Niemand will Bierreklame

Ein Interview mit Timo Barfknecht, Schatzmeister des Bundeslagers Weitwinkel 2013

Immenhausen, im September. Es ist etwas später geworden und wir sitzen auf der Schlafebene eines Sippenhauses. Gerade erst sind die Kettensägen des Technikteams verstummt, am Rand der Zeltwiese steht dafür inzwischen ein beachtlicher Unterstand für Stangenholz. Das Bula macht schon jetzt ganz sichtbar große Schritte vorwärts.
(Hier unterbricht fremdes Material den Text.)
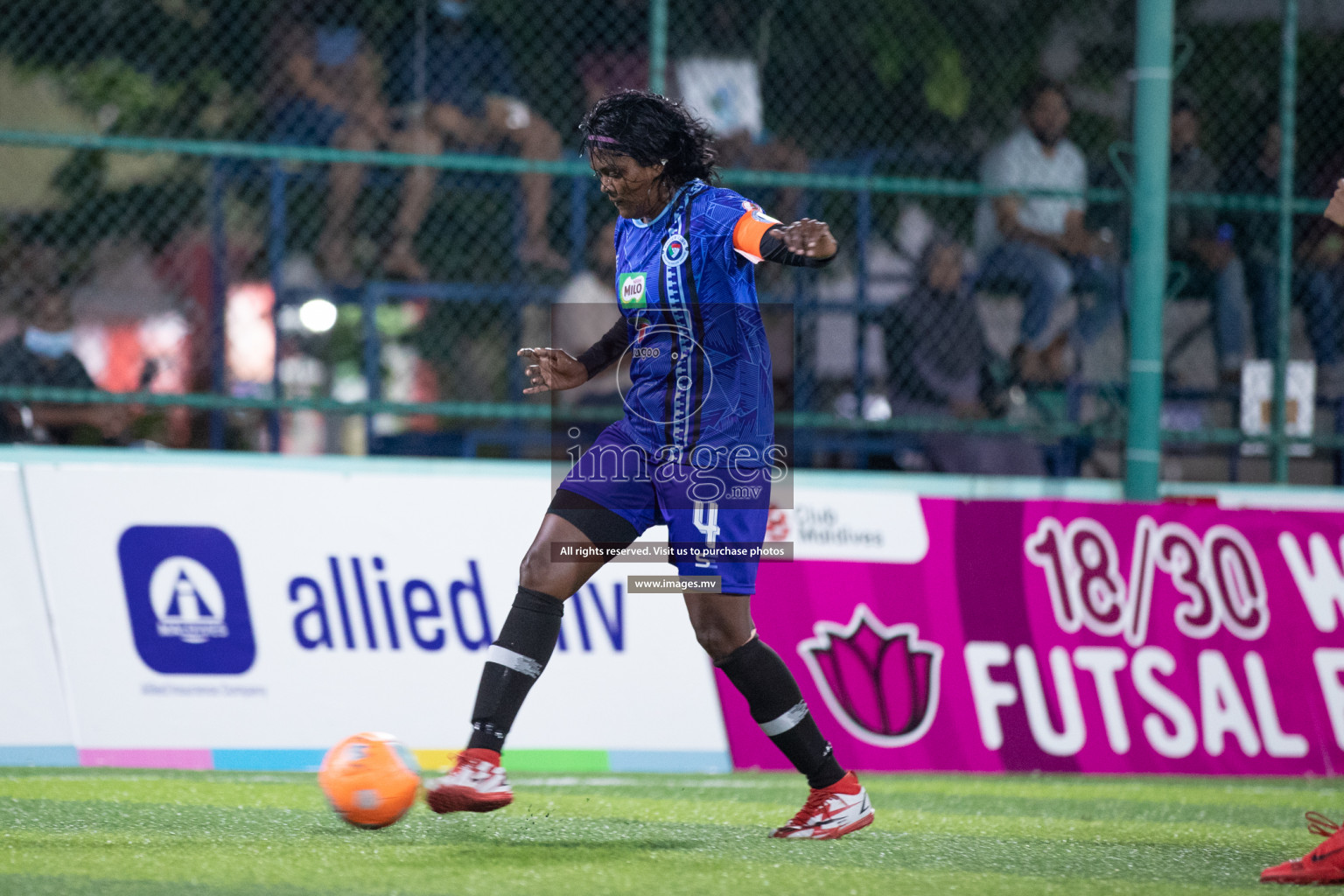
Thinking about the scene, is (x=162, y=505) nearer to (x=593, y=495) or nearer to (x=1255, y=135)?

Das folgende Interview, das auch im laru zwei zweitausendzwölf erschienen ist, ist hier leicht gekürzt. Ihr könnt Euch aber hier das komplette Interview als Aufnahme anhören oder gleich für den mp3-Player herunterladen.

Laru: Timo, Wie läuft es denn beim Bundeslager?

Timo: Ich glaube wir sind ziemlich weit. Wir machen alle zwei Wochen Telefonkonferenzen mit der Lagerleitung und berichten uns was ansteht. Aktuell melden sich ganz viele Leute bei uns, die mitarbeiten wollen. Das finde ich total schön – dass es einfach überall ein Interesse am Bundeslager gibt und dass wir bisher noch nicht auf großen Widerstand gestoßen sind, sondern eher auf Unterstützung.

Also hast du das Gefühl, ihr seid im Zeitplan?

Es gibt natürlich Bereiche, wo man sich wünscht, dass wir schon weiter wären. Wir würden z.B. jetzt schon gerne mehr mit Stämmen kommunizieren und schon eine richtig gute Webseite online haben, das haben wir noch nicht geschafft. Und wir haben noch ein paar Bereichsleitungen, die noch offen sind, z.B. der Bereich Logistik.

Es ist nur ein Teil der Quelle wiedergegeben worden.